For those who are forensics trained and practiced in multiple states like @whopper , how much do you feel is state dependent vs. applicable nationally?
Unfortunately the locality can heavily make up the results and not because of the laws but due to ignorance.
Local yokel judge for example is doing something completely inappropriate, doesn't know it, no one wants to say it cause they don't want to risk the judge's ire.
E.g. the patient is ordered by the court for an NGRI evaluation and a competency evaluation at the same time. You can't do an NGRI evaluation until it's already been determined that the patient has the capacity, and then competency by the court to give an NGRI decision for a defense. Turns out the idiot local forensic psychologist (or psychiatrist) does it this way so she can double-bill for the same amount of work and told the local yokel judge this is completely appropriate.
So I'm called in the case, am asked to do both the NGRI and competency evaluations at once and I say this goes against the professional ethics without trying to say this actually violates legal procedure to save the judge face. Judge mutters to lawyers "but we've been doing it this way for years and Dr.
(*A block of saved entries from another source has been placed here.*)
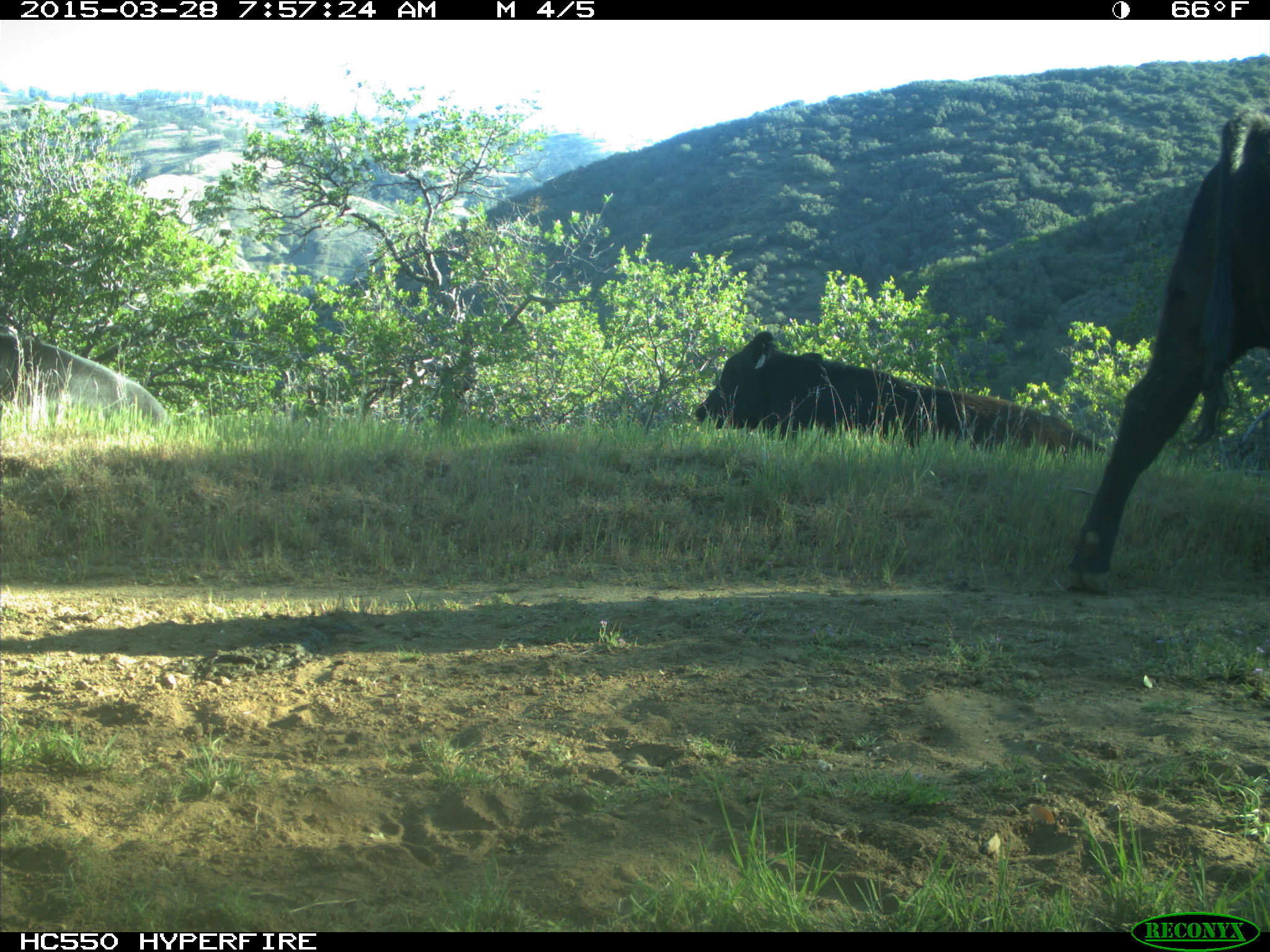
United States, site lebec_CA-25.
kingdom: Animalia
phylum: Chordata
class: Mammalia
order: Artiodactyla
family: Bovidae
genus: Bos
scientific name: Bos taurus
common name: domestic cow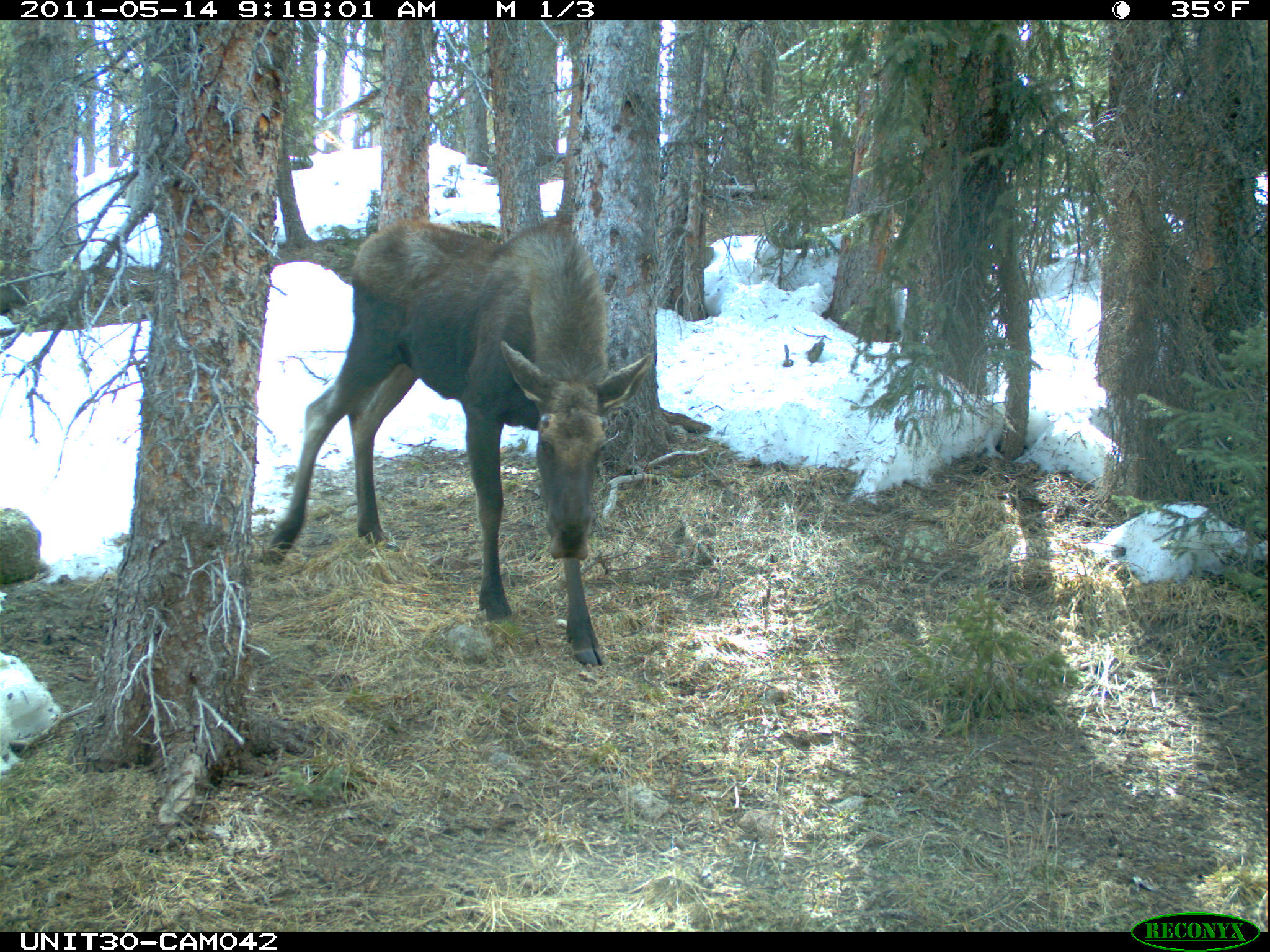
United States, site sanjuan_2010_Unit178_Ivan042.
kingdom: Animalia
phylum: Chordata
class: Mammalia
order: Artiodactyla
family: Cervidae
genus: Alces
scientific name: Alces alces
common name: moose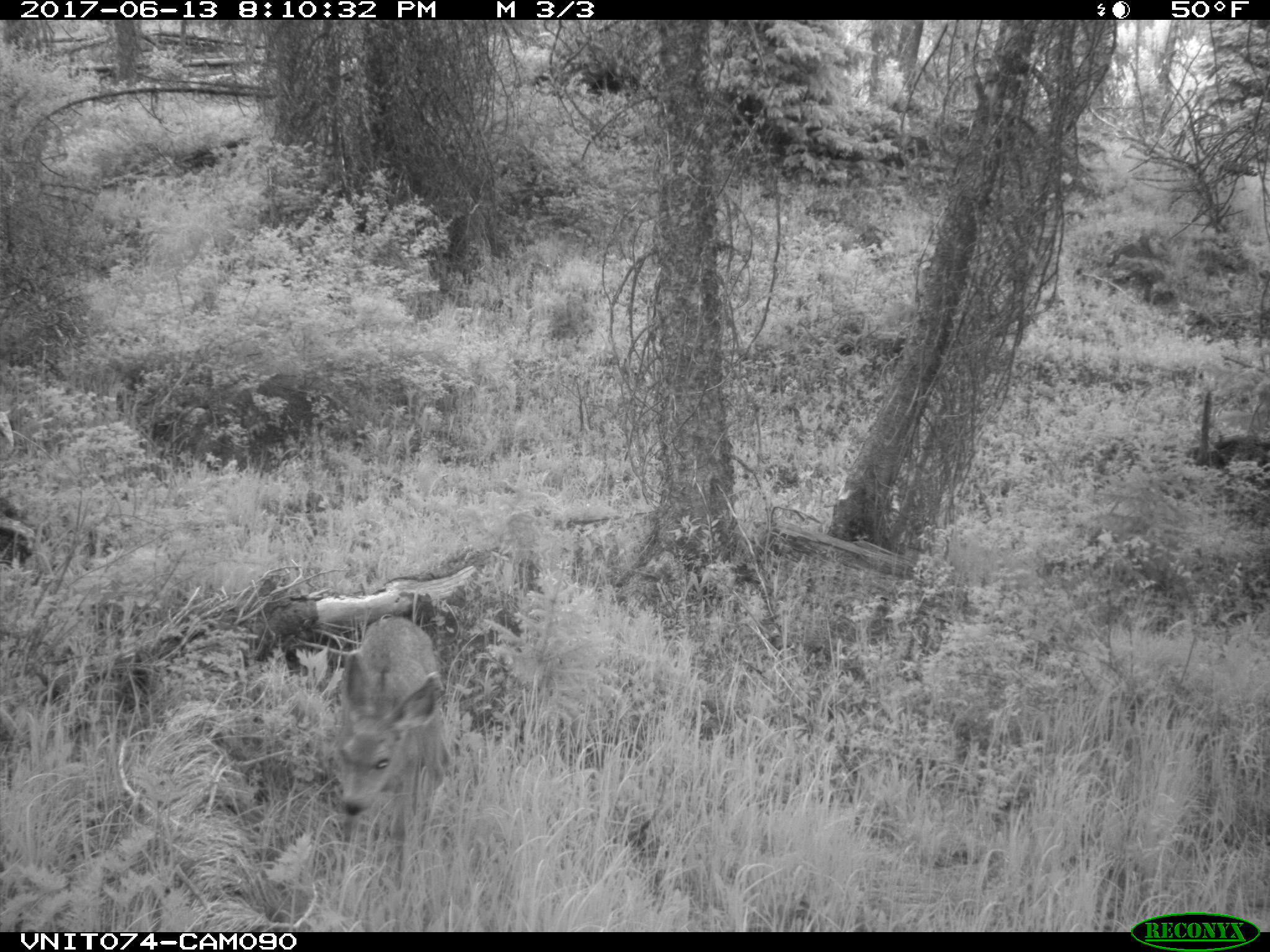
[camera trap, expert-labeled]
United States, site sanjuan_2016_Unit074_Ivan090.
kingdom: Animalia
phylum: Chordata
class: Mammalia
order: Artiodactyla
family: Cervidae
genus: Odocoileus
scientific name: Odocoileus hemionus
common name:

Joanna Quack told me so!"
And this was in a locality that was only minutes away from Hamilton County, OH where from my experience the judges are the most on top of the legal/medicine interface more so than I've ever seen in any other place I've worked. In large part because Ohio had 3 power-house forensic psychiatrists (Phil Resnick, Doug Mossman, and Steve Noffsinger) not only work in this state but heavily guide the state towards the light with forensic psychiatry.
I had a local judge who did not know mental health law at all preside over a forensic psychiatric case and the guy every few minutes declared this was his first mental-health related case and triple checked the case law and did everything appropriately. I was very impressed. I could tell he must've spent at least a dozen hours reading the case law, and during the case he specifically said comments like, "I'm basing my decision on the precedent established in the case of X v Y for future-reference," while the local-yokel judge I mentioned above I could tell tried to cut every corner, do the least amount of work possible, and wasn't aware of the landmark cases that already determined the norms of practice his court was not following.
A forensic psychiatrist could write a 50 page report and some judges only read the last paragraph where you give the thumbs up vs down to the specific legal question.
The bottom line is a lot of this depends on the judge. The lawyer working with you may know the judge's thought process. Of course know the state and local laws but guess what? Depending on the judge none of this, despite being important ethically, legally, everythingally you can think of, bad judge-doesn't matter. If he doesn't know the law, it won't much if you follow the established precedent that he's not for this specific case. All you can do is do your best so you can walk out of there with your self-respect intact, and on the chance the case is appealed you can claim you did what you were supposed to do while others were not.